FRAGMENTO DEL DOCUMENTO:

══════

Otra comparación que he hecho demuestra que el sacrificio realizado por Gran Bretaña y su imperio en cuanto a pérdida de vidas humanas fue superior al de nuestro valeroso aliado. El total de británicos muertos y desaparecidos dados por muertos pertenecientes a las Fuerzas Armadas ascendió a 303.240, a los que habría que añadir más de 109.000 procedentes de los dominios, la India y las colonias, lo que da un total de más de 412.240. Esta cifra no incluye los 60.500 civiles que murieron en los ataques aéreos al Reino Unido, ni las pérdidas de nuestra marina mercante ni de los pescadores que sumaron alrededor de 30.000. En comparación con esta cifra, Estados Unidos cifra sus muertos en el Ejército y en la Fuerza Aérea, la Armada, la Infantería de Marina y los Guardacostas en 322.188[32]. Cito esta sombría lista de honor confiando en que la camaradería consagrada por sangre tan valiosa siga inspirando la reverencia y la conducta del mundo anglohablante.

«EQUIVALENCIA EN DIVISIONES» DE LAS FUERZAS TERRESTRES EN CONTACTO CON EL ENEMIGO
IMPERIO BRITÁNICO ESTADOS UNIDOS
Frente occidental Frente oriental Total Frente occidental Frente oriental Total
1/1/1940 5 1/3(a) 5 1/3
1/7/1940 6 6
1/1/1941 10 1/3 10 1/3(b)
1/7/1941 13 13(b)
1/1/1942 7 2/3 7 14 2/3 2 2/3 2 2/3(c)
1/7/1942 10 4 2/3 14 2/3 8 1/3 8 1/3
1/1/1943 10 1/3 8 2/3 19 5 10 15
1/7/1943 16 1/3 7 2/3 24 1/3 10 12 1/3 22 1/3
1/1/1944 11 1/3 12 1/3 23 2/3 6 2/3 9 1/3 16
1/7/1944 22 2/3 16 38 2/3 25 17 42
1/1/1945 30 1/3 18 2/3 49 55 2/3 23 1/3 79

NOTAS E HIPÓTESIS

(a) El Cuerpo Expedicionario británico en Francia.

(b) No incluye las guerrillas en Abisinia.

(c) No incluye las tropas filipinas.

Se toma como línea divisoria entre el frente oriental y el occidental una línea norte-sur que pasa por Karachi.

Los siguientes NO se consideran frentes de operaciones:

La frontera noroccidental de la India, Gibraltar, el oeste de África, Islandia, Hawai, Palestina, Irak, Siria (salvo el 1/7/1941).

Malta se toma como frente de operaciones, y también Alaska, desde enero de 1942 hasta julio de 1943.

NO se incluyen los contingentes extranjeros, por ejemplo, los de la Francia Libre, los polacos y los checos.

══════

MATERIAL RECOPILADO:
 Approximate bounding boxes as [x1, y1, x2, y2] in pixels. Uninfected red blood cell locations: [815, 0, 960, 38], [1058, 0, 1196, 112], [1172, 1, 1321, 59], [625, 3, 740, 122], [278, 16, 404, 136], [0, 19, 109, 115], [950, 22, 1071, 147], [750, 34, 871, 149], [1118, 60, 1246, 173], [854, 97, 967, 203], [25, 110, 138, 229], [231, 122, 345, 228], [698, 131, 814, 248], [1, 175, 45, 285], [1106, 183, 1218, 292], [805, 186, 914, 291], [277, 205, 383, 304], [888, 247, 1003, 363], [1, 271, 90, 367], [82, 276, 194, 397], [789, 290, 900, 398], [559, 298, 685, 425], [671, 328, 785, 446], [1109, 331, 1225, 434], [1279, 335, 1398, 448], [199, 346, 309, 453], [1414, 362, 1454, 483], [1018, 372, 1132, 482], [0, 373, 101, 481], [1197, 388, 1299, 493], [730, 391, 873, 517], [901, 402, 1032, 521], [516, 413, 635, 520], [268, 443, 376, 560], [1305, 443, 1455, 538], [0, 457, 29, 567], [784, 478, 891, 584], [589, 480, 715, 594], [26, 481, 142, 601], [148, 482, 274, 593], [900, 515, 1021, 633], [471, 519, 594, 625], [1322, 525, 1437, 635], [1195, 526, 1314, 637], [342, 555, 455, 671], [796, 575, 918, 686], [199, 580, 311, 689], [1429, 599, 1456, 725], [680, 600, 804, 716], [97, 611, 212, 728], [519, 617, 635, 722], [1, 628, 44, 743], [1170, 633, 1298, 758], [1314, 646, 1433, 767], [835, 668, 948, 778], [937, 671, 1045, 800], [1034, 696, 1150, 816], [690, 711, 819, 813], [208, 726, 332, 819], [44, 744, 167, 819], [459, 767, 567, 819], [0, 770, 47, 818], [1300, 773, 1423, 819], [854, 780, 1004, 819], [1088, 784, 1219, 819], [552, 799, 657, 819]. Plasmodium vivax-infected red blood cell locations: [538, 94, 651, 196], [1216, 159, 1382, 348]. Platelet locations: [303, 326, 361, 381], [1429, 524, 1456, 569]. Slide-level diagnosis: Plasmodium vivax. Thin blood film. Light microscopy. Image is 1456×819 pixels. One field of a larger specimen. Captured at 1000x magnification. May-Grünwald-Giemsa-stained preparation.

══════

DATOS DEL EJERCICIO: Reproduce literalmente el pasaje del fragmento del documento que va desde "1/7/1942 10 4" hasta "guerrillas en Abisinia.". Los datos proceden de una fuente distinta.

RESPUESTA ESCRITA:
1/7/1942 10 4 2/3 14 2/3 8 1/3 8 1/3
1/1/1943 10 1/3 8 2/3 19 5 10 15
1/7/1943 16 1/3 7 2/3 24 1/3 10 12 1/3 22 1/3
1/1/1944 11 1/3 12 1/3 23 2/3 6 2/3 9 1/3 16
1/7/1944 22 2/3 16 38 2/3 25 17 42
1/1/1945 30 1/3 18 2/3 49 55 2/3 23 1/3 79

NOTAS E HIPÓTESIS

(a) El Cuerpo Expedicionario británico en Francia.

(b) No incluye las guerrillas en Abisinia.